Poucas horas após ser indiciado pela Polícia Federal (PF) por suposta participação em três crimes - falsidade ideológica, associação criminosa e apropriação indébita -, o ministro do Turismo Marcelo Álvaro Antônio foi informado de que permanecerá no cargo. O presidente Jair Bolsonaro (PSL) declarou, através de seu porta-voz, que não pretende tirar o mineiro da função.
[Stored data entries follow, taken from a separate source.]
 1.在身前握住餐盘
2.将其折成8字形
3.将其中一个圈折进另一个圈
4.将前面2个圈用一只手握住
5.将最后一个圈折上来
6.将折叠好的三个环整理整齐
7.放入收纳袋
"O presidente da República aguardará o desenrolar do processo. O ministro permanece no cargo", disse o general Otávio Rêgo Barros, ao ser questionado sobre como ficava a situação de Marcelo Álvaro no governo após o indiciamento pela PF de Minas Gerais. Desde o início das investigações, que começaram em abril, Bolsonaro declarava que iria aguardar a apuração da PF para definir o futuro do ministro à frente da pasta.

Conforme o inquérito, Marcelo Álvaro, que no último pleito foi eleito deputado federal por Minas, foi apontado como o articulador do esquema de candidaturas "laranjas" de mulheres pelo PSL, criado para desvio de recurso público. O ministro foi procurado pela reportagem do Hoje em Dia e declarou inocência. "A verdade prevalecerá", afirmou em nota.
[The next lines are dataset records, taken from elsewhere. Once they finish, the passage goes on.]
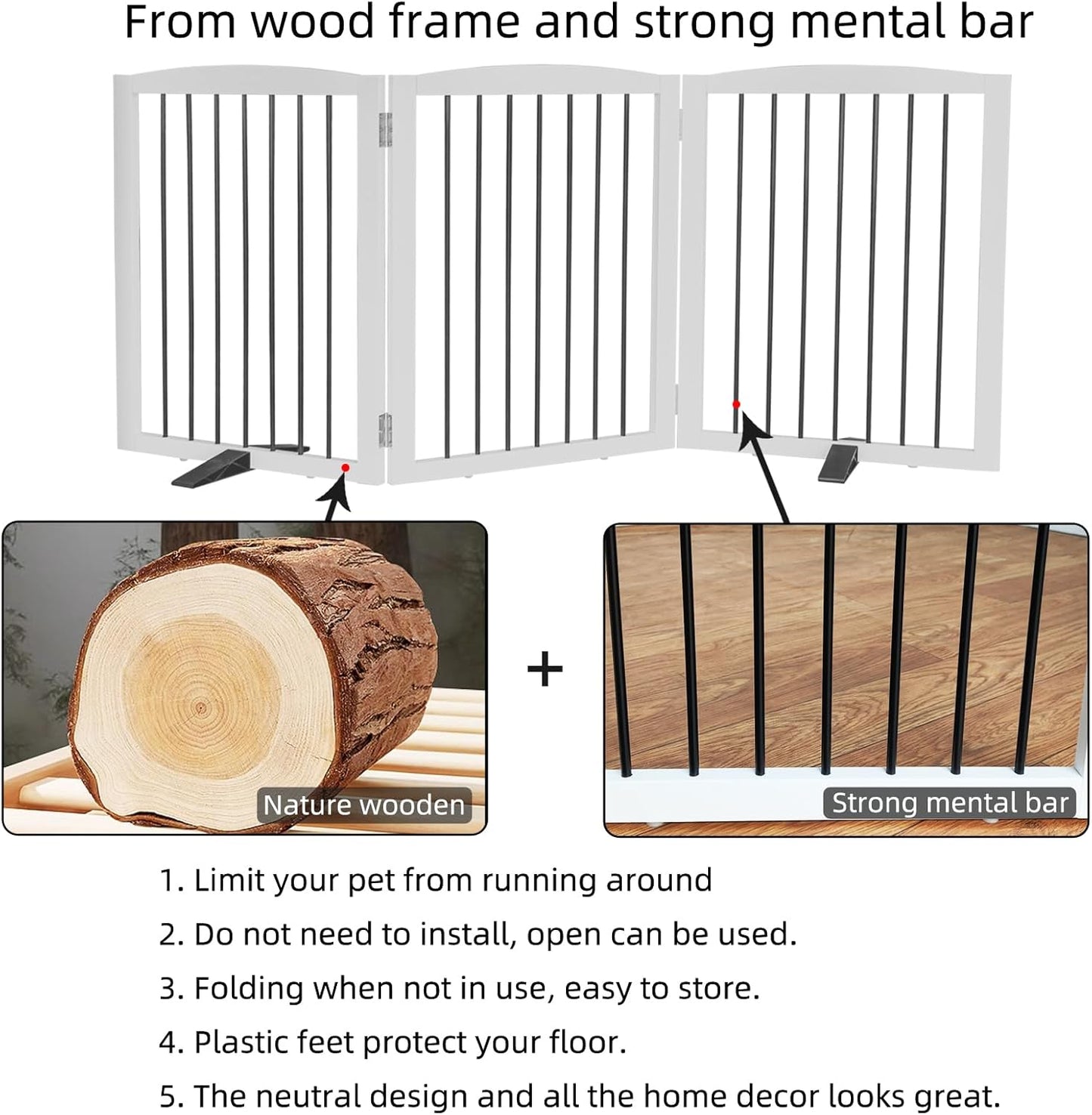 From wood frame and strong mental bar

Nature wooden

+

Strong mental bar

1. Limit your pet from running around

2. Do not need to install, open can be used.

3. Folding when not in use, easy to store.

4. Plastic feet protect your floor.

5. The neutral design and all the home decor looks great.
Segundo as investigações, o partido do presidente Jair Bolsonaro teria utilizado candidatas em disputas de fachada para acessar recursos de fundo eleitoral exclusivo para mulheres. A PF já havia indiciado quatro ex-candidatas que teriam sido laranjas. O total de votos recebido pelas quatro foi próximo de 2.100. Elas ficaram em silêncio durante a audiência na PF, que as enquadrou por falsidade ideológica, aplicação irregular de verba e associação criminosa.

Defesa

O ministro Marcelo Álvaro disse que ainda não foi notificado oficialmente da decisão, "mas reafirma sua confiança na Justiça e reforça sua convicção de que a verdade prevalecerá e sua inocência será comprovada".  Além disso, Marcelo Álvaro reafirmou que está sendo alvo de uma campanha difamatória e mentirosa. "O ministro reitera que não cometeu qualquer irregularidade na campanha eleitoral de 2018. Vale lembrar que esta é apenas mais uma etapa de investigação e o ministro segue confiante de que ficará comprovada sua inocência", declarou em nota, enviada pela pasta.

Irregularidade

Desde fevereiro, a PF apurava a denúncia de que quatro candidatas aos cargos de deputadas estadual e federal pelo PSL teriam sido usadas como laranjas do partido no pleito de 2018. Segundo o Ministério Público de Minas Gerais (MPMG), as candidatas acusam o atual ministro do Turismo de ser o pivô do esquema, ao cobrar a devolução para o diretório do PSL de parte do dinheiro destinado às candidaturas femininas. O objetivo, segundo a PF, seria maquiar para a Justiça Eleitoral a destinação obrigatória de 30% do dinheiro do Fundo Eleitoral para as mulheres.

As investigações apontam que as candidaturas-laranja tiveram um custo até 30 vezes maior do que outras do PSL em Minas. Enquanto uma candidatura de um deputado eleito gera um gasto médio de R$ 10 por voto, no caso dessas candidatas, o gasto ficou entre R$ 150 e R$ 300, segundo o delegado federal Marinho Rezende. 

“Sufrágio Ostentação”

No fim de abril, a Polícia Federal (PF) deflagrou a primeira fase da operação “Sufrágio Ostentação” e cumpriu mandados de apreensão em sete gráficas de Minas que teriam impresso materiais de campanha das supostas candidaturas-laranja. A corporação também apreendeu documentos e computadores na sede do PSL de Belo Horizonte. Na ocasião, ninguém foi preso. Em junho, a PF realizou a segunda fase da operação e cumpriu três mandados de prisão, sendo que um dos alvos era um assessor especial do ministro.

*Com informações de Estadão Conteúdo e Agência Brasil.